La locomotiva dell’economia israeliana resta comunque l’high tech, sottolinea Lang. Quasi tutti i leader mondiali delle nuove tecnologie sono presenti in Israele, soprattutto perché c’è una manodopera molto qualificata. Nicolas Lang si rammarica però delle “vendite di start up a grandi gruppi internazionali che hanno impedito a queste società locali di diventare le Microsoft o le Apple di domani”.
Gli investitori israeliani negli ultimi anni si sono resi conto che si erano esposti eccessivamente sul proprio mercato. “Non è raro, infatti, per un investitore israeliano avere tutti gli averi – immobiliari, industriali e finanziari – unicamente in Israele”, dice Lang.
Rispondendo al bisogno di diversificazione di questi uomini d’affari, gli istituti bancari elvetici si estendono nello Stato ebraico.
Serge Ronen, Tel-Aviv, swissinfo.ch
(Traduzione dal francese: Sonia Fenazzi)
Principali società svizzere insediate nello Stato ebraico:
Crédit Suisse
UBS
UBP (Union Bancaire Privée)
Crédit Agricole Suisse
Banque Safra Suisse
Zurich Insurance Company
ABB Technology Ltd
Novartis
Roche
Nestlé
Mövenpick
Per attirare la clientela israeliana e integrarsi meglio nel mercato israeliano, il Crédit Agricole Suisse non ha solo aperto un ufficio di rappresentanza a Tel Aviv.

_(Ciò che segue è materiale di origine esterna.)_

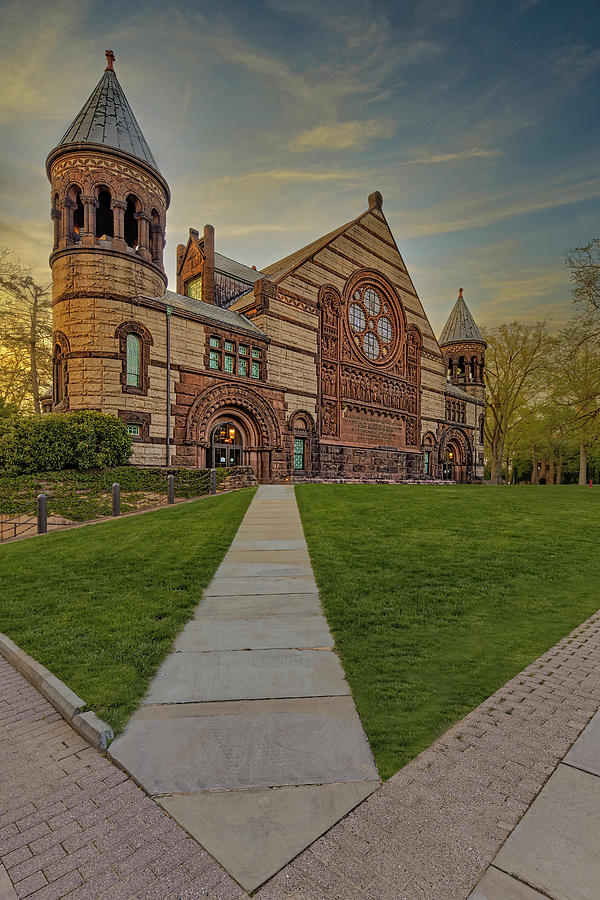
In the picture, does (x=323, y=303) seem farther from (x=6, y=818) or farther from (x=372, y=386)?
(x=6, y=818)

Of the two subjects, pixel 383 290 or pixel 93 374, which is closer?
pixel 93 374

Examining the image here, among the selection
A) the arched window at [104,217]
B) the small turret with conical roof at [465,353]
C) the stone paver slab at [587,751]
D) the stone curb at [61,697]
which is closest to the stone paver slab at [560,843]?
the stone paver slab at [587,751]

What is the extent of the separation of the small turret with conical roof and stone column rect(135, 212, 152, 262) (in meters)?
32.9

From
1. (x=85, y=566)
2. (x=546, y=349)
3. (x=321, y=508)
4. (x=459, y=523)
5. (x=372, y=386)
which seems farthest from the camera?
(x=546, y=349)

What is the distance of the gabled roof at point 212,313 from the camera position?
74.2 feet

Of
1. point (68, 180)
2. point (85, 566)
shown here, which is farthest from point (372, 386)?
point (85, 566)

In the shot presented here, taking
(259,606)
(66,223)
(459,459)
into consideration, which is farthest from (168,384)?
(459,459)

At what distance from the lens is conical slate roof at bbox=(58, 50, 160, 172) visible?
2066cm

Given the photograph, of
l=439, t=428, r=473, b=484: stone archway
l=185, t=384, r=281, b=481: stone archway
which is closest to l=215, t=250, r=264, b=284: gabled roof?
l=185, t=384, r=281, b=481: stone archway

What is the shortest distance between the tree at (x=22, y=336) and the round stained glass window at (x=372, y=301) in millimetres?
22953

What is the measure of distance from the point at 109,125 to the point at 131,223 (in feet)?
14.2

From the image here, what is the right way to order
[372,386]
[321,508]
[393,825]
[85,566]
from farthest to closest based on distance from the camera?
1. [372,386]
2. [321,508]
3. [85,566]
4. [393,825]

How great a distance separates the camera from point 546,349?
38062mm

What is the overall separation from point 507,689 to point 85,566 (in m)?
6.99
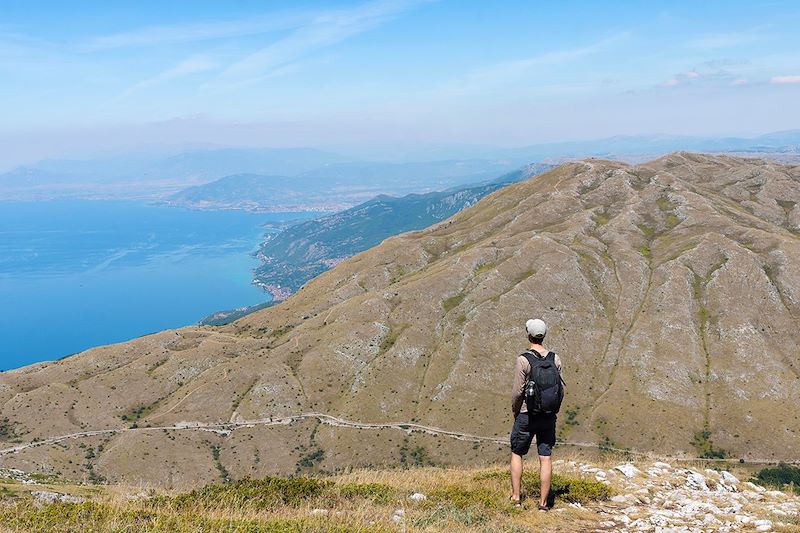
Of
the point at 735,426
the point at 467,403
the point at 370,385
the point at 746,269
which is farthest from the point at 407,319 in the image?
the point at 746,269

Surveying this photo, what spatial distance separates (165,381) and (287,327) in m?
47.2

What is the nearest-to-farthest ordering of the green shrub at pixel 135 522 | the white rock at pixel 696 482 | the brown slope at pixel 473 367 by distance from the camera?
the green shrub at pixel 135 522 < the white rock at pixel 696 482 < the brown slope at pixel 473 367

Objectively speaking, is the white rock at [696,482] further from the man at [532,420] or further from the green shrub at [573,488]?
the man at [532,420]

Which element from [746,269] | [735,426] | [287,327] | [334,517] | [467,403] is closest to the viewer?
[334,517]

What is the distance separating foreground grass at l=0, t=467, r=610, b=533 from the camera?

Ha pure reclutato un gruppo di professionisti che parlano la lingua ebraica, per servire la clientela israeliana dagli uffici di Ginevra.
Nato nel 1956, Jacques Bendelac ha conseguito il dottorato in economia all’università di Parigi.
Trasferitosi a Gerusalemme nel 1983, esercita le professioni di economista, docente e ricercatore.
Ha insegnato economia in università francesi e israeliane.
Oltre ad articoli e lavori di ricerca sulle economie israeliana e palestinese, ha pubblicato numerosi libri su questi temi.
Fra le sue opere si ricordano: “Les Fonds extérieurs d’Israël: La fin de l’Israël connection?” (1982), “L’économie palestinienne: De la dépendance à l’autonomie” (2000), “Israël à crédit” (2000), “La Nouvelle Société israélienne” (2006), “Les Arabes d’Israël: Entre intégration et rupture” (2008).